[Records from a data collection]
....................
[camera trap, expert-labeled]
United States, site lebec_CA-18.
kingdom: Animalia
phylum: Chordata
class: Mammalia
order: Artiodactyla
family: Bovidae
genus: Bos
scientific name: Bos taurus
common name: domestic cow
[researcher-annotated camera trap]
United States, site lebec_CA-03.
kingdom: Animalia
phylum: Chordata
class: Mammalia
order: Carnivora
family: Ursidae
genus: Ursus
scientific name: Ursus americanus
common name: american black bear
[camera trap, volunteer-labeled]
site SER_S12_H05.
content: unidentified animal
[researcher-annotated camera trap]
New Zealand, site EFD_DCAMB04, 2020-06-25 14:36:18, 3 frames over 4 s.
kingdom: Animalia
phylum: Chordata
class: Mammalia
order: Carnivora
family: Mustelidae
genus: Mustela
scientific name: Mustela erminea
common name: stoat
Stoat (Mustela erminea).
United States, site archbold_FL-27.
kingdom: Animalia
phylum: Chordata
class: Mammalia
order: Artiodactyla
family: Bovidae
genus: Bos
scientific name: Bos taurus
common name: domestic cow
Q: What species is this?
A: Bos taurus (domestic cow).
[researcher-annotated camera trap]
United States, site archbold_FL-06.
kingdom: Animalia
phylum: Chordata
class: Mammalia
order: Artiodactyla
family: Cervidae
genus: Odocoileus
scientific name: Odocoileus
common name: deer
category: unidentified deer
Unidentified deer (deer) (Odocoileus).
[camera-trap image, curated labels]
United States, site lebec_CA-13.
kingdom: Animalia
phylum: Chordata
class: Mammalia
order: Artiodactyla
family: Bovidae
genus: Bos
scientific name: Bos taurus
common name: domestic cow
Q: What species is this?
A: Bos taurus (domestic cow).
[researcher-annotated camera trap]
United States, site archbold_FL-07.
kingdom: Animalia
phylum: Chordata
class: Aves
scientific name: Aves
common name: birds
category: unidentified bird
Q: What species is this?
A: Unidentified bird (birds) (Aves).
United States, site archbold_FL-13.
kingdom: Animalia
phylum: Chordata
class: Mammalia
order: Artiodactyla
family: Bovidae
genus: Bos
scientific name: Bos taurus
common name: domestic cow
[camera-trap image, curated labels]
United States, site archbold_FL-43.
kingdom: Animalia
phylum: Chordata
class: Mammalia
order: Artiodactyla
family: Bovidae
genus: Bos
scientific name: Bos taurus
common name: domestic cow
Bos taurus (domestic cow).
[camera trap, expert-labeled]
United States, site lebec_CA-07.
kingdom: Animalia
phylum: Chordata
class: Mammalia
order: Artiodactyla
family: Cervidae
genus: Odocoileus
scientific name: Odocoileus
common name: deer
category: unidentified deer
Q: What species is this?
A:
....................
Restate the entries. Match them exactly.

* Exercise result *
[camera trap, expert-labeled]
United States, site lebec_CA-18.
kingdom: Animalia
phylum: Chordata
class: Mammalia
order: Artiodactyla
family: Bovidae
genus: Bos
scientific name: Bos taurus
common name: domestic cow
[researcher-annotated camera trap]
United States, site lebec_CA-03.
kingdom: Animalia
phylum: Chordata
class: Mammalia
order: Carnivora
family: Ursidae
genus: Ursus
scientific name: Ursus americanus
common name: american black bear
[camera trap, volunteer-labeled]
site SER_S12_H05.
content: unidentified animal
[researcher-annotated camera trap]
New Zealand, site EFD_DCAMB04, 2020-06-25 14:36:18, 3 frames over 4 s.
kingdom: Animalia
phylum: Chordata
class: Mammalia
order: Carnivora
family: Mustelidae
genus: Mustela
scientific name: Mustela erminea
common name: stoat
Stoat (Mustela erminea).
United States, site archbold_FL-27.
kingdom: Animalia
phylum: Chordata
class: Mammalia
order: Artiodactyla
family: Bovidae
genus: Bos
scientific name: Bos taurus
common name: domestic cow
Q: What species is this?
A: Bos taurus (domestic cow).
[researcher-annotated camera trap]
United States, site archbold_FL-06.
kingdom: Animalia
phylum: Chordata
class: Mammalia
order: Artiodactyla
family: Cervidae
genus: Odocoileus
scientific name: Odocoileus
common name: deer
category: unidentified deer
Unidentified deer (deer) (Odocoileus).
[camera-trap image, curated labels]
United States, site lebec_CA-13.
kingdom: Animalia
phylum: Chordata
class: Mammalia
order: Artiodactyla
family: Bovidae
genus: Bos
scientific name: Bos taurus
common name: domestic cow
Q: What species is this?
A: Bos taurus (domestic cow).
[researcher-annotated camera trap]
United States, site archbold_FL-07.
kingdom: Animalia
phylum: Chordata
class: Aves
scientific name: Aves
common name: birds
category: unidentified bird
Q: What species is this?
A: Unidentified bird (birds) (Aves).
United States, site archbold_FL-13.
kingdom: Animalia
phylum: Chordata
class: Mammalia
order: Artiodactyla
family: Bovidae
genus: Bos
scientific name: Bos taurus
common name: domestic cow
[camera-trap image, curated labels]
United States, site archbold_FL-43.
kingdom: Animalia
phylum: Chordata
class: Mammalia
order: Artiodactyla
family: Bovidae
genus: Bos
scientific name: Bos taurus
common name: domestic cow
Bos taurus (domestic cow).
[camera trap, expert-labeled]
United States, site lebec_CA-07.
kingdom: Animalia
phylum: Chordata
class: Mammalia
order: Artiodactyla
family: Cervidae
genus: Odocoileus
scientific name: Odocoileus
common name: deer
category: unidentified deer
Q: What species is this?
A:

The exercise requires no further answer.